• Task brief
What is needed is an exact transcription of every record, minus the pictures.

===

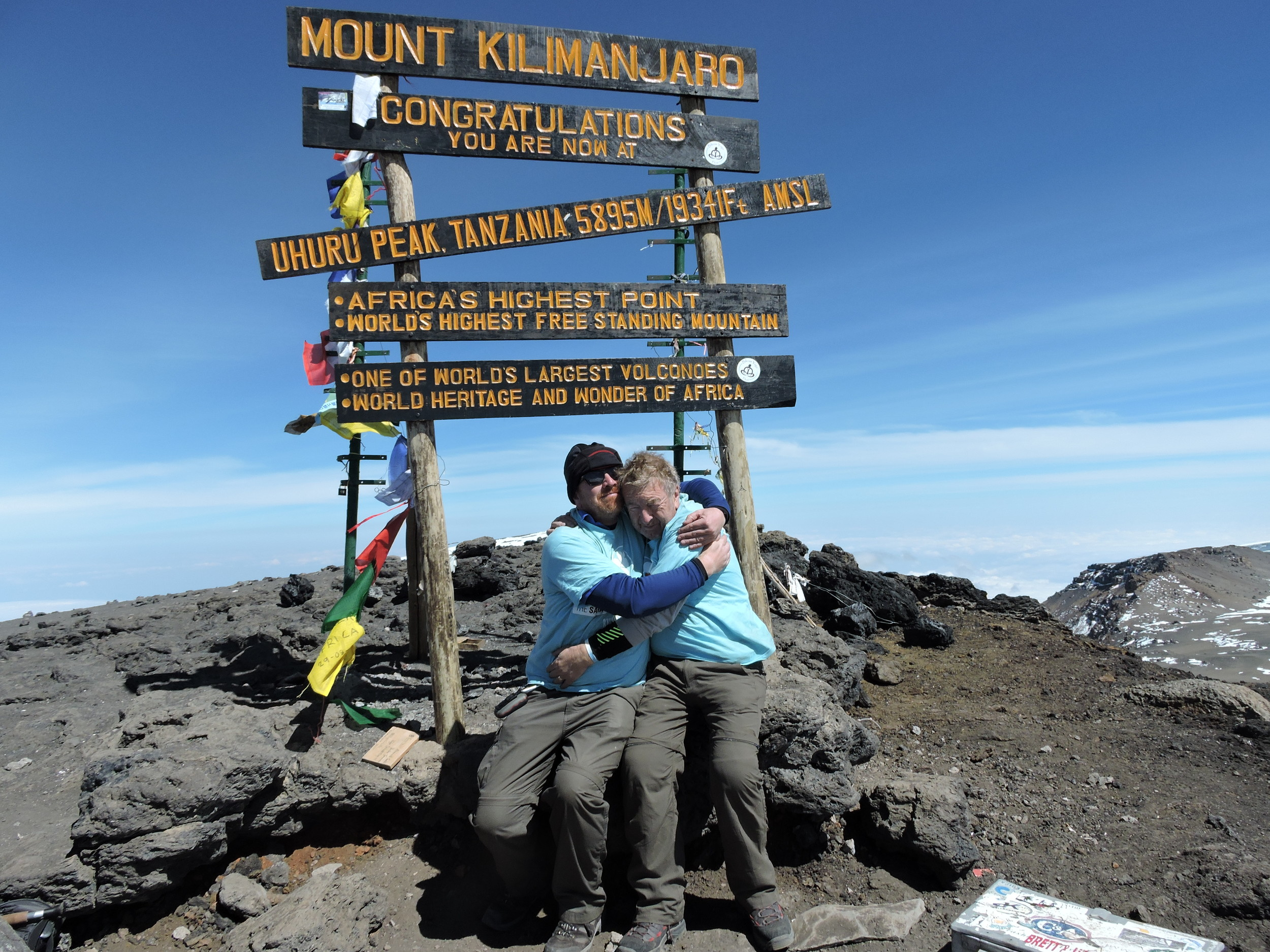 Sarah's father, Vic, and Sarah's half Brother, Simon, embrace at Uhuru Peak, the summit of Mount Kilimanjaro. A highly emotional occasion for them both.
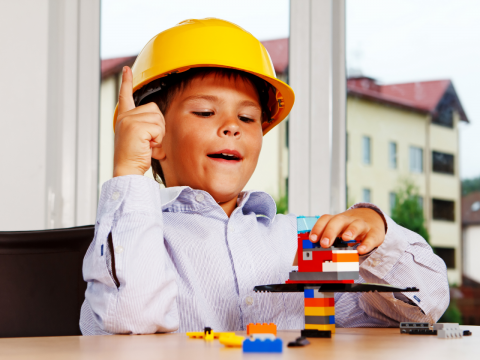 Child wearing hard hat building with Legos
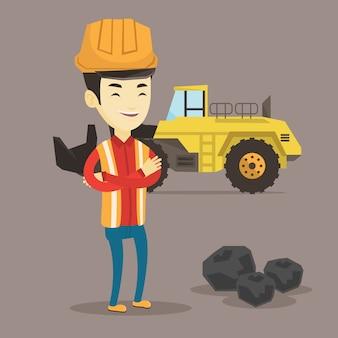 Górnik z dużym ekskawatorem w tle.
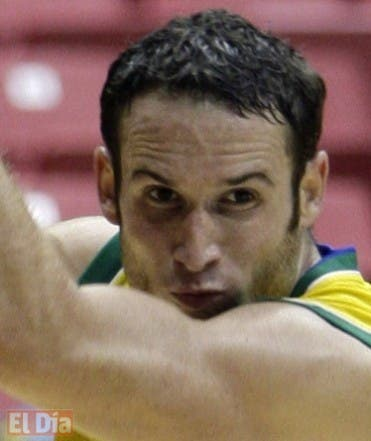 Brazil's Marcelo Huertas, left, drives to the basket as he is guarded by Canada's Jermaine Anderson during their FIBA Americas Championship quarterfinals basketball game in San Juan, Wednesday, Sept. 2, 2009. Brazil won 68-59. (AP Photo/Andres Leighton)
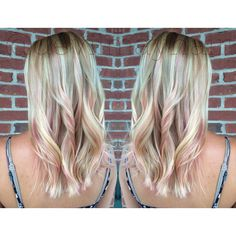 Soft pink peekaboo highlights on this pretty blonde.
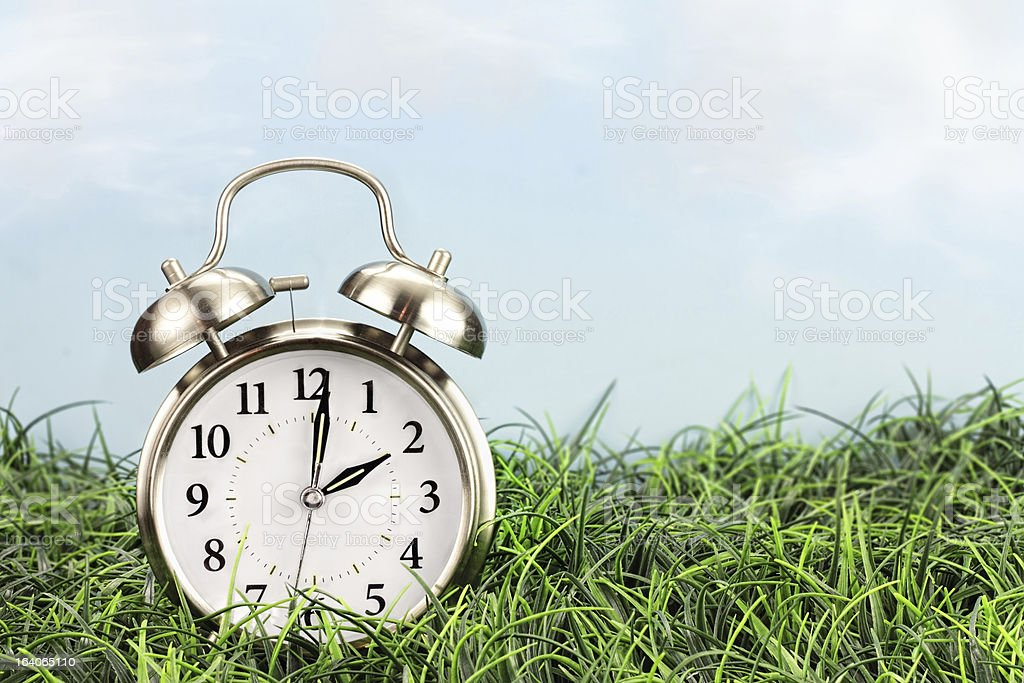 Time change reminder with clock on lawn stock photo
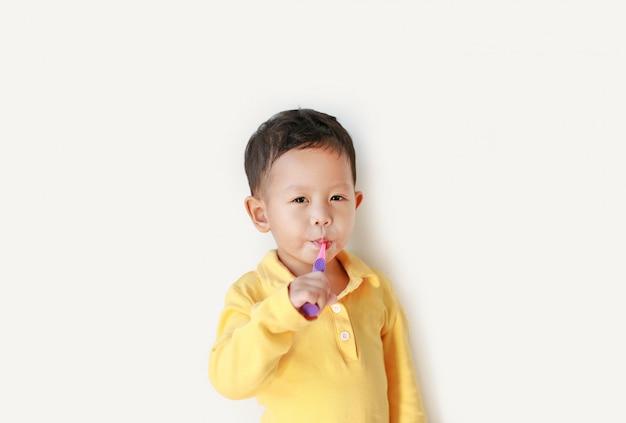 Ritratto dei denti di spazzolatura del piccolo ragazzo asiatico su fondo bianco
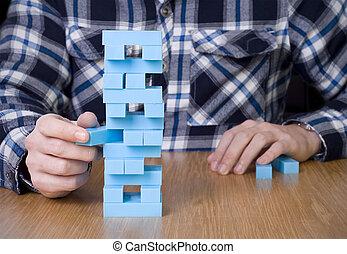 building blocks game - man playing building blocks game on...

===

• Result below
 Sarah's father, Vic, and Sarah's half Brother, Simon, embrace at Uhuru Peak, the summit of Mount Kilimanjaro. A highly emotional occasion for them both.
 Child wearing hard hat building with Legos
 Górnik z dużym ekskawatorem w tle.
 Brazil's Marcelo Huertas, left, drives to the basket as he is guarded by Canada's Jermaine Anderson during their FIBA Americas Championship quarterfinals basketball game in San Juan, Wednesday, Sept. 2, 2009. Brazil won 68-59. (AP Photo/Andres Leighton)
 Soft pink peekaboo highlights on this pretty blonde.
 Time change reminder with clock on lawn stock photo
 Ritratto dei denti di spazzolatura del piccolo ragazzo asiatico su fondo bianco
 building blocks game - man playing building blocks game on...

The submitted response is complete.